Все остановились и прислушались.
— Идемте, — сказал Мелон, — Это гудит ветер в меловых скалах. Идемте, нам надо прийти до рассвета.
— Нет, я слышу, кто-то стонет! — крикнул Пелопид. — Это человек. Он где-то близко. Здесь, внизу. Дайте мне конец веревки, я спущусь.
— Не делай этого, Пелопид, — молвил Андроклид. — Ты погибнешь. А мы без тебя не найдем дорогу в Фивы.
— Дайте веревку, быстро! Там человек. Он нуждается в помощи, — взволнованно проговорил Пелопид.
И ему дали конец веревки. За другой ее конец взялись Мназипп и Десмот. Край веревки терся об острые камни. Веревка натянулась под тяжестью человеческого тела. Но не прошло и двух мгновений, как она ослабла. Видимо, Пелопид спустился на ровную площадку.
— Я его нашел, — послышалось снизу. — Он упал с тропы.
В это время на мгновение в разрыве туч показалась луна. Пелопид внизу вскрикнул как обожженный.
— Что с тобой, Пелопид?
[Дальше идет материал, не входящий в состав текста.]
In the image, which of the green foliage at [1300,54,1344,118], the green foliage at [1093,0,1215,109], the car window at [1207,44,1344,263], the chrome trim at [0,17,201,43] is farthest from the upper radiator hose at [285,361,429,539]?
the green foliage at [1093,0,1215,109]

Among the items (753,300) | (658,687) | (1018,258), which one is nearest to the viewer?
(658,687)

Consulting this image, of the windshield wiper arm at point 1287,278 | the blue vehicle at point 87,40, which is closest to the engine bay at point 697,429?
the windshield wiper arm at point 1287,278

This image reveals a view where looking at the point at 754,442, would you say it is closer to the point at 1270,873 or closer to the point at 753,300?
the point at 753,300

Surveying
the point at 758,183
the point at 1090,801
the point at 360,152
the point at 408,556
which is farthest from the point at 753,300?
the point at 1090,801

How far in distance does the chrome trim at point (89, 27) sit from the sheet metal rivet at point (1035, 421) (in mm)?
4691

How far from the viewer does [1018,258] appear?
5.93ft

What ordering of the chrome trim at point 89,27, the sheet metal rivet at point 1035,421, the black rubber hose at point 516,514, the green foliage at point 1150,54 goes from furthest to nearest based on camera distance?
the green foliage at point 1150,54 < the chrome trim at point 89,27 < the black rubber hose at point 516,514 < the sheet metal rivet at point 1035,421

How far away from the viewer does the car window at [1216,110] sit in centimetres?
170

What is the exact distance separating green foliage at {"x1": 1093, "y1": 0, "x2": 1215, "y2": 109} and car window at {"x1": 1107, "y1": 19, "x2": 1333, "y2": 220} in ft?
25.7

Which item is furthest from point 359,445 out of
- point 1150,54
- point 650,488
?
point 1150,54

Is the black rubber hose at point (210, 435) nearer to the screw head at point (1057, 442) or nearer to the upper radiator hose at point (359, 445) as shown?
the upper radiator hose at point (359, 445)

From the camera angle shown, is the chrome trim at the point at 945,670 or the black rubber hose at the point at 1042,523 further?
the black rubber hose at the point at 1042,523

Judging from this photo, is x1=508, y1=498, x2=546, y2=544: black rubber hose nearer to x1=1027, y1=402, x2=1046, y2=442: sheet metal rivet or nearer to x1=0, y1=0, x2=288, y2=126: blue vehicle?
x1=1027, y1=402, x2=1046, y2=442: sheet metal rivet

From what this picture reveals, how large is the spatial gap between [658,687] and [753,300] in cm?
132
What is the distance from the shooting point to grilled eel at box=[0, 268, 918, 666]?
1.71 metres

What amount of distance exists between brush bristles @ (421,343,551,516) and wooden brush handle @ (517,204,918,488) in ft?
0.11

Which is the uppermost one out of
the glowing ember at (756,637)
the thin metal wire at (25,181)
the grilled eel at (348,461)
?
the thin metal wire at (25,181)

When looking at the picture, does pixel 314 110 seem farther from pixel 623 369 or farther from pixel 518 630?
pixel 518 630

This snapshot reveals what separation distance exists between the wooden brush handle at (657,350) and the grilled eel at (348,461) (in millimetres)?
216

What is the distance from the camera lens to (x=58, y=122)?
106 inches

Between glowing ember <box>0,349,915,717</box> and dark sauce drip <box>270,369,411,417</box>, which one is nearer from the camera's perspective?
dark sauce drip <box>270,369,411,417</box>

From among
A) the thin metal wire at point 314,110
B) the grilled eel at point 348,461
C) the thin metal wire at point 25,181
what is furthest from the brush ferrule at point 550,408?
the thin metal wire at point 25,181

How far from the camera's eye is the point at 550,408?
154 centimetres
Отвечай? — забеспокоились друзья.
Пелопид молчал.
— Где ты, Пелопид? Отзовись!
— Я привяжу его. Тяните веревку. Только осторожнее, — послышался наконец голос Пелопида… — Хватайте, когда я крикну «раз!»… Раз!
Мназипп, Десмот и пришедший им на помощь Ференик стали вытягивать пострадавшего.
— Поосторожнее! Тут острые камни! — кричал снизу Пелопид.
Видимо, он сам поднимался рядом с человеком, привязанным к веревке, и поддерживал его тело.
— Погодите! — крикнул Пелопид. — Сейчас я поднимусь сам, потом вытащим его.
Пелопид подтянул свое тело и перевалил его на тропу. Он тяжело дышал.
— Тяните! — сказал он, хватаясь за веревку, чтобы помочь друзьям.
Голова человека показалась на краю обрыва. Глаза у него были закрыты. Губы сведены в мучительной гримасе.
— Клитий! — в один голос вскрикнули Мназипп и Десмот.
Да, это был Клитий. Но как он здесь оказался? Почему он не явился в назначенное место? Почему он решил идти в Фивы один, не дожидаясь друзей?
— У меня больна мать, — быстро проговорил Клитий, словно боясь этих вопросов, — Вчера мне снился дурной сон. Я видел ее на коне. А конь — к смерти.